# how would you install 200 miles of pipeline?



## dayexco (Mar 4, 2006)

i gotta ask...is this a job you have? or just bidding on? i'm getting the feeling either way....you're in way over your head.


----------



## SelfContract (Dec 6, 2007)

T&M job, it's a million-dollars job. Project, Schedule, Deadlines, Resources, & detailed Planning.


----------



## rshackleford (Jul 2, 2007)

i have successfully completed this job. someday there might be another one to bid on and i am trying to improve on what i have already learned.

as for the 200 mile part, i could have just as easily said 30 miles it the same thing just a different number of crews.

don't worry i am not coming to south dakota--let northern and abbot, arne, and schwindt compete down there.


----------



## dakzaag (Jan 6, 2009)

I know it is not apples to apples, but the local tile guys that put drainage tile in agriculture land say they aren't happy unless they are getting 20,000 ft/day.

Of course not all of it is seven feet deep, but they deal with rocks all day long.

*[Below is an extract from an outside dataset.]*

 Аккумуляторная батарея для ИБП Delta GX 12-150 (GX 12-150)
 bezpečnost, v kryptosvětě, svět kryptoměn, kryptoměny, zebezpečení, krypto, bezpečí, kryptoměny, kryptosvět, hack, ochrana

Dig them out with a hoe and let out on the clutch. 

Your looking at a big ripper type machine here, Wolfe is the big name, but there are others. 

I am a mason and it appears I have a better idea how to do this than you do, how did you get the opportunity to even look at something like this? Not knocking you or anything, just curious what your angle is?

Never mind, I see your response.


----------



## rshackleford (Jul 2, 2007)

dakzaag said:


> I know it is not apples to apples, but the local tile guys that put drainage tile in agriculture land say they aren't happy unless they are getting 20,000 ft/day.


that is amazing footage!




dakzaag said:


> Of course not all of it is seven feet deep, but they deal with rocks all day long. Dig them out with a hoe and let out on the clutch.
> 
> 
> Your looking at a big ripper type machine here, Wolfe is the big name, but there are others.


that's a million dollar machine man. what happens when you hook a three yard rock with that. of course up until this point i haven't mentioned three yard rocks. so, btw...there might be some three yard rocks.



dakzaag said:


> I am a mason and it appears I have a better idea how to do this than you do, how did you get the opportunity to even look at something like this? Not knocking you or anything, just curious what your angle is?
> 
> Never mind, I see your response.


ouch that kind of hurt!:w00t:


----------



## dayexco (Mar 4, 2006)

rshackleford said:


> --let northern and abbot, arne, and schwindt compete down there.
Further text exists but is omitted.